- Aim of the task -
Find every line in the records below that contains the string "light", and copy each one. Case counts.

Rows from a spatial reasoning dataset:
BEGIN

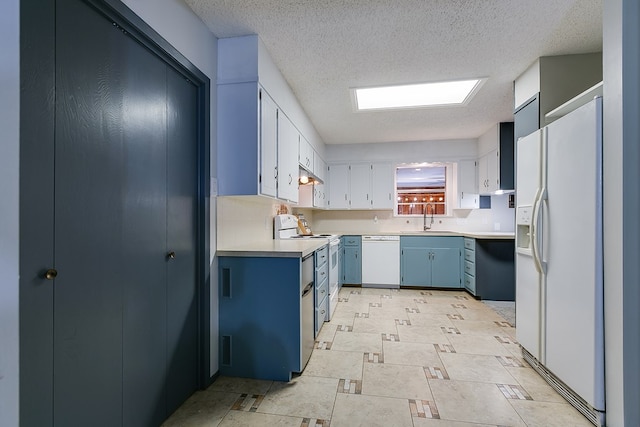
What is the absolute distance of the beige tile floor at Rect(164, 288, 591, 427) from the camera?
1687 mm

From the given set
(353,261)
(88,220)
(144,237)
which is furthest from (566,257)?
(353,261)

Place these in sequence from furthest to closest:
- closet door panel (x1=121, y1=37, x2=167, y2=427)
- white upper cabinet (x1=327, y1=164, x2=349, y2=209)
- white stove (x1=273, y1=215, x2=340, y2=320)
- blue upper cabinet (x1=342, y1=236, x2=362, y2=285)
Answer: white upper cabinet (x1=327, y1=164, x2=349, y2=209) < blue upper cabinet (x1=342, y1=236, x2=362, y2=285) < white stove (x1=273, y1=215, x2=340, y2=320) < closet door panel (x1=121, y1=37, x2=167, y2=427)

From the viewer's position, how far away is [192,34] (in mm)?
1908

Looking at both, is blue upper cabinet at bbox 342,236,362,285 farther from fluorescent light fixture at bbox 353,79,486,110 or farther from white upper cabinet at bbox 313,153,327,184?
fluorescent light fixture at bbox 353,79,486,110

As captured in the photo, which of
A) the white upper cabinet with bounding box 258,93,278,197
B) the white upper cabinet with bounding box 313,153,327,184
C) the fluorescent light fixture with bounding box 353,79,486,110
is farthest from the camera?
the white upper cabinet with bounding box 313,153,327,184

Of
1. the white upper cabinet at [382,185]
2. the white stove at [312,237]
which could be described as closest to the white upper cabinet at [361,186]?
the white upper cabinet at [382,185]

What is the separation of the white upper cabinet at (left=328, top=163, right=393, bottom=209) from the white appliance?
9.33ft

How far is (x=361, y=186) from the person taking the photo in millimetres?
5227

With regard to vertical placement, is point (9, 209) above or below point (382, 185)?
below

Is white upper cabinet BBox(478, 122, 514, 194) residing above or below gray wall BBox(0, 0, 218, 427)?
above

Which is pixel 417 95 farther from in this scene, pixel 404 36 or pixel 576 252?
pixel 576 252

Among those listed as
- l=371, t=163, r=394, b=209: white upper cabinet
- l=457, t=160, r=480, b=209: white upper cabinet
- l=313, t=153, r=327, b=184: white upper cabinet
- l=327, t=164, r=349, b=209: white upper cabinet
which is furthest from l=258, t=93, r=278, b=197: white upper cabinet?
l=457, t=160, r=480, b=209: white upper cabinet

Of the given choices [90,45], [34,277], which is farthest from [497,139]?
[34,277]

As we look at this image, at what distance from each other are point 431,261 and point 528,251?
8.27 ft
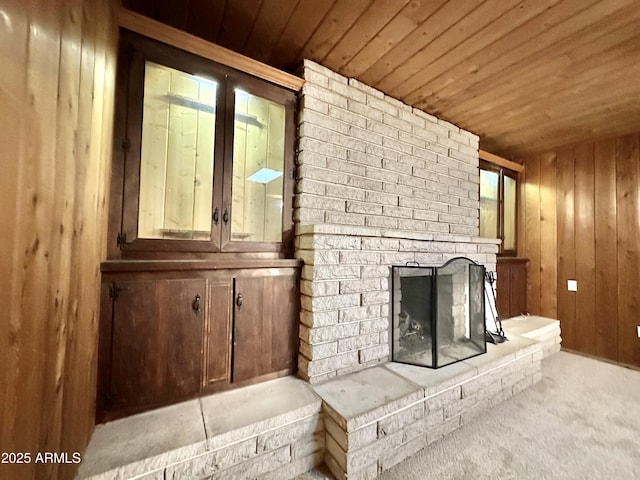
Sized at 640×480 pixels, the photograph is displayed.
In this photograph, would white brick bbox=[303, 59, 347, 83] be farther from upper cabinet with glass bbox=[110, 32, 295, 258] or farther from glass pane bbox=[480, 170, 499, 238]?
glass pane bbox=[480, 170, 499, 238]

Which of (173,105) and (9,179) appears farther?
(173,105)

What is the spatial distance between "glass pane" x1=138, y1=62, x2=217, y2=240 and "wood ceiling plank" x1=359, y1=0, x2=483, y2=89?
1.13 metres

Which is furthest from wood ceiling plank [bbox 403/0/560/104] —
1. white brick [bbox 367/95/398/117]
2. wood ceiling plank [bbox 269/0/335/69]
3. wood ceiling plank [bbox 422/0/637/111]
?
wood ceiling plank [bbox 269/0/335/69]

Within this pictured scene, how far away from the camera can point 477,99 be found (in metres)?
2.30

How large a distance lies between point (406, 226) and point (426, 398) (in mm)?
1283

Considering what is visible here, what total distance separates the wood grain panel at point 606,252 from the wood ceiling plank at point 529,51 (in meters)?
1.97

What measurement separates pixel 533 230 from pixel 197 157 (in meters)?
4.02

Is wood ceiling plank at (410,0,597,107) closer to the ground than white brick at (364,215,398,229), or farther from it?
farther from it

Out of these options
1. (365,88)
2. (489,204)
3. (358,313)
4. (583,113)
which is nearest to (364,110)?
(365,88)

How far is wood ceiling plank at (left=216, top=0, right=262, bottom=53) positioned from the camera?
58.4 inches

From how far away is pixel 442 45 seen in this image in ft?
5.55

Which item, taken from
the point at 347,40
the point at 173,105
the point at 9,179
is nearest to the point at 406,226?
the point at 347,40

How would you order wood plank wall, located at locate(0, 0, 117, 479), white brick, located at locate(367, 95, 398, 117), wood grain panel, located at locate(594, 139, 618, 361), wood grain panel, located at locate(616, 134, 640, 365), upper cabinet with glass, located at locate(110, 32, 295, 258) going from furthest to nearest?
wood grain panel, located at locate(594, 139, 618, 361) → wood grain panel, located at locate(616, 134, 640, 365) → white brick, located at locate(367, 95, 398, 117) → upper cabinet with glass, located at locate(110, 32, 295, 258) → wood plank wall, located at locate(0, 0, 117, 479)

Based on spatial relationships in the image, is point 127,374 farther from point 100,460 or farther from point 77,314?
point 77,314
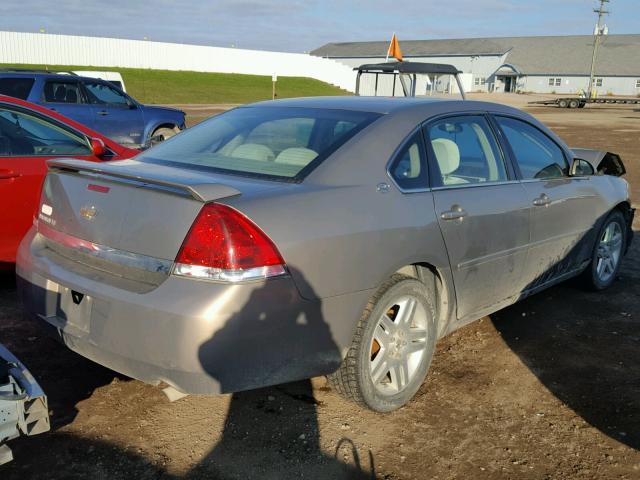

END

- Task result -
Looking at both, is blue upper cabinet at bbox 342,236,362,285 farther from fluorescent light fixture at bbox 353,79,486,110 or farther from white upper cabinet at bbox 313,153,327,184?
fluorescent light fixture at bbox 353,79,486,110
C) the fluorescent light fixture with bounding box 353,79,486,110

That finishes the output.